## [Your assignment]
Every entry is to be reproduced word for word, but the images are not.
Dataset excerpts Block Start
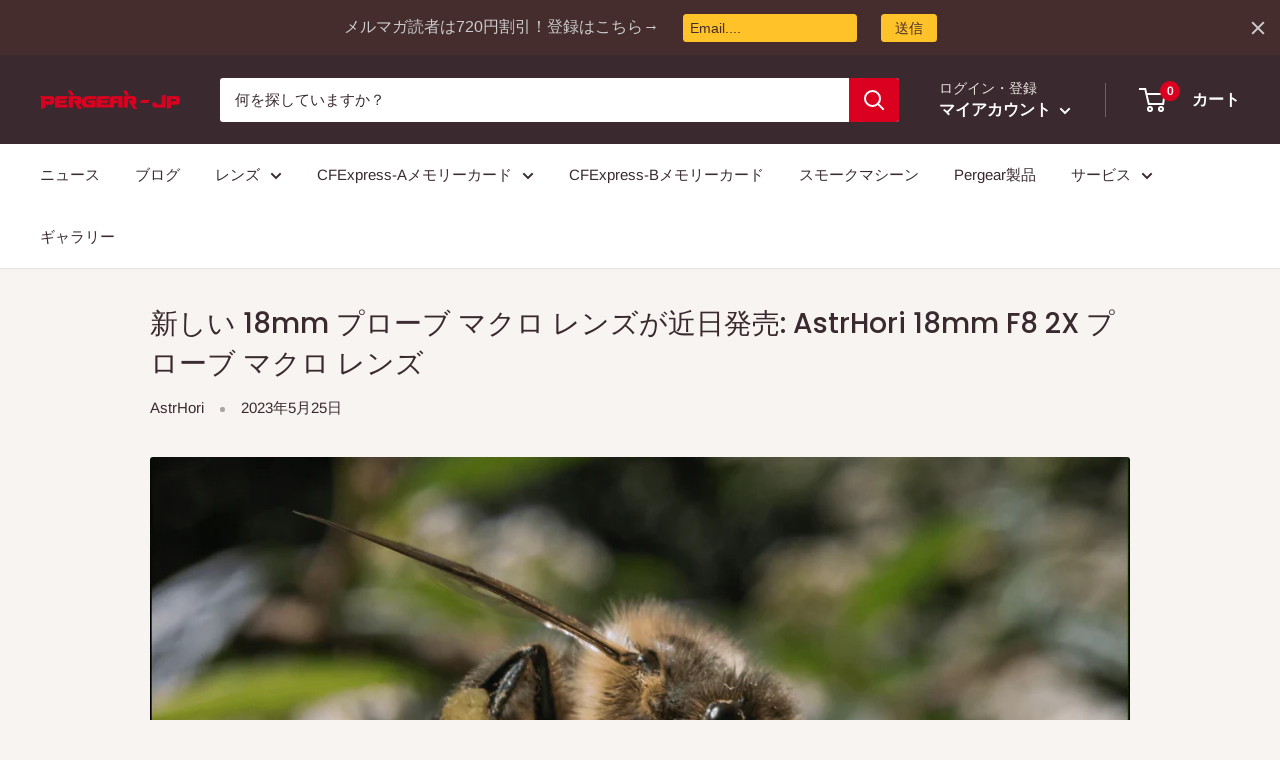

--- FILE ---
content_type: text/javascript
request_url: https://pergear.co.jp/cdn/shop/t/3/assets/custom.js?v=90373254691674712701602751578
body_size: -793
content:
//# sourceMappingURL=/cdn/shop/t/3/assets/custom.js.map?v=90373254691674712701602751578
Dataset excerpts Block End
## [Result of the exercise]
--- FILE ---
content_type: text/javascript
request_url: https://pergear.co.jp/cdn/shop/t/3/assets/custom.js?v=90373254691674712701602751578
body_size: -793
content:
//# sourceMappingURL=/cdn/shop/t/3/assets/custom.js.map?v=90373254691674712701602751578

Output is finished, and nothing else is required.